━━━━━ Input records

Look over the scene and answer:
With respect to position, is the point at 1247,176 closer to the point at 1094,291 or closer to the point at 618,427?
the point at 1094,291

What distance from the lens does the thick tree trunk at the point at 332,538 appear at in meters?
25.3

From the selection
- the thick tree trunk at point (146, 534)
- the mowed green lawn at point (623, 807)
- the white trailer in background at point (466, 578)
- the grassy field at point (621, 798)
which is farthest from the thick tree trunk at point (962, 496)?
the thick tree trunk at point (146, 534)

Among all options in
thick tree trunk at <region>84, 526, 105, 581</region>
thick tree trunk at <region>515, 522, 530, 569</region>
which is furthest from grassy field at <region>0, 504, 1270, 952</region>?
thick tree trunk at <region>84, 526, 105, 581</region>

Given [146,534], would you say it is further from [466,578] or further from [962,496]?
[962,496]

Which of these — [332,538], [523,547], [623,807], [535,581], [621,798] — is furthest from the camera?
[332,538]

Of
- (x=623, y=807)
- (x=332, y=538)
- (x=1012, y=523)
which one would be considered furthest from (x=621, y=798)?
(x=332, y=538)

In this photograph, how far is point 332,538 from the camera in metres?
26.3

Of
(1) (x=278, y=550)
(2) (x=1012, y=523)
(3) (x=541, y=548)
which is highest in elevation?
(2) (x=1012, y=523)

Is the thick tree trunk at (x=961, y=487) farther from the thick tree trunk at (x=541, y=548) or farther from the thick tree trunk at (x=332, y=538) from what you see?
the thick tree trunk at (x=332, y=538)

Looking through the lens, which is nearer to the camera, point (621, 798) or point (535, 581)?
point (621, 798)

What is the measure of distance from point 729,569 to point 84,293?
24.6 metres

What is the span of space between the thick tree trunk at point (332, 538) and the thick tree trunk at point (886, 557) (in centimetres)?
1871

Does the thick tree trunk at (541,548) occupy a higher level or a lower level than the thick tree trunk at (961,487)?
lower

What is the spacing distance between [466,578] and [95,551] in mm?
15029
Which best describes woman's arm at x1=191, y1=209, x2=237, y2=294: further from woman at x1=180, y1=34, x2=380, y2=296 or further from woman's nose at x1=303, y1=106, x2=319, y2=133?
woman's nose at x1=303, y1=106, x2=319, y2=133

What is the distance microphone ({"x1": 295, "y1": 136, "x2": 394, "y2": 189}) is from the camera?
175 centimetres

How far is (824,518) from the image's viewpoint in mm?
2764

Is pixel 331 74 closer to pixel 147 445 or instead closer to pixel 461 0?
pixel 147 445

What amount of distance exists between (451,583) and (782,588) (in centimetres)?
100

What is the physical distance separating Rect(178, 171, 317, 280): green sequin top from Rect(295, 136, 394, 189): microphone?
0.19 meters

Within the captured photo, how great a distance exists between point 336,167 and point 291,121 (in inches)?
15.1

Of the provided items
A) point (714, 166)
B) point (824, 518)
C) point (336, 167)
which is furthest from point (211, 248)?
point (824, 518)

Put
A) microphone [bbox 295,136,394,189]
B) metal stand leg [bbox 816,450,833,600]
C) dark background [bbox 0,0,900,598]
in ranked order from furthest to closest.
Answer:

━━━━━━━━━━

- **Brief**
Copy all of the lines above word for word, without changing anything.

- **Reply**
Look over the scene and answer:
With respect to position, is the point at 1247,176 closer to the point at 1094,291 or closer to the point at 618,427?
the point at 1094,291

What distance from the lens does the thick tree trunk at the point at 332,538 appear at in meters?
25.3

From the selection
- the thick tree trunk at point (146, 534)
- the mowed green lawn at point (623, 807)
- the white trailer in background at point (466, 578)
- the grassy field at point (621, 798)
which is farthest from the thick tree trunk at point (962, 496)?
the thick tree trunk at point (146, 534)

Among all options in
thick tree trunk at <region>84, 526, 105, 581</region>
thick tree trunk at <region>515, 522, 530, 569</region>
which is furthest from grassy field at <region>0, 504, 1270, 952</region>?
thick tree trunk at <region>84, 526, 105, 581</region>

Given [146,534], would you say it is further from [466,578] or further from [962,496]?
[962,496]

Which of these — [332,538], [523,547], [623,807], [535,581], [621,798] — is furthest from the camera?
[332,538]

Of
- (x=623, y=807)
- (x=332, y=538)
- (x=1012, y=523)
which one would be considered furthest from (x=621, y=798)?
(x=332, y=538)

In this photograph, how far is point 332,538 from the camera in metres?
26.3

Of
(1) (x=278, y=550)
(2) (x=1012, y=523)
(3) (x=541, y=548)
which is highest in elevation?
(2) (x=1012, y=523)

Is the thick tree trunk at (x=961, y=487) farther from the thick tree trunk at (x=541, y=548) or farther from the thick tree trunk at (x=332, y=538) from what you see?
the thick tree trunk at (x=332, y=538)

Looking through the lens, which is nearer to the camera, point (621, 798) or point (535, 581)?
point (621, 798)

What is the measure of distance from point 729,569 to point 84,293?
24.6 metres

What is the span of space between the thick tree trunk at point (332, 538) and the thick tree trunk at point (886, 557) (in centimetres)?
1871

Does the thick tree trunk at (541,548) occupy a higher level or a lower level than the thick tree trunk at (961,487)?
lower

What is the spacing distance between [466,578] and [95,551] in mm?
15029
Which best describes woman's arm at x1=191, y1=209, x2=237, y2=294: further from woman at x1=180, y1=34, x2=380, y2=296 or further from woman's nose at x1=303, y1=106, x2=319, y2=133?
woman's nose at x1=303, y1=106, x2=319, y2=133

What is the distance microphone ({"x1": 295, "y1": 136, "x2": 394, "y2": 189}) is from the camera?
175 centimetres

How far is (824,518) from the image's viewpoint in mm?
2764

Is pixel 331 74 closer to pixel 147 445 or instead closer to pixel 461 0?
pixel 147 445

What amount of distance exists between (451,583) and (782,588) (in centimetres)?
100

What is the physical distance separating Rect(178, 171, 317, 280): green sequin top from Rect(295, 136, 394, 189): microphone?
0.19 meters

Within the captured photo, how great a distance exists between point 336,167 and point 291,121 (in inches)?
15.1

Of the provided items
A) point (714, 166)
B) point (824, 518)
C) point (336, 167)
which is furthest from point (211, 248)?
point (824, 518)

Put
A) microphone [bbox 295,136,394,189]
B) metal stand leg [bbox 816,450,833,600]
C) dark background [bbox 0,0,900,598]
in ranked order from furthest to closest.
Answer:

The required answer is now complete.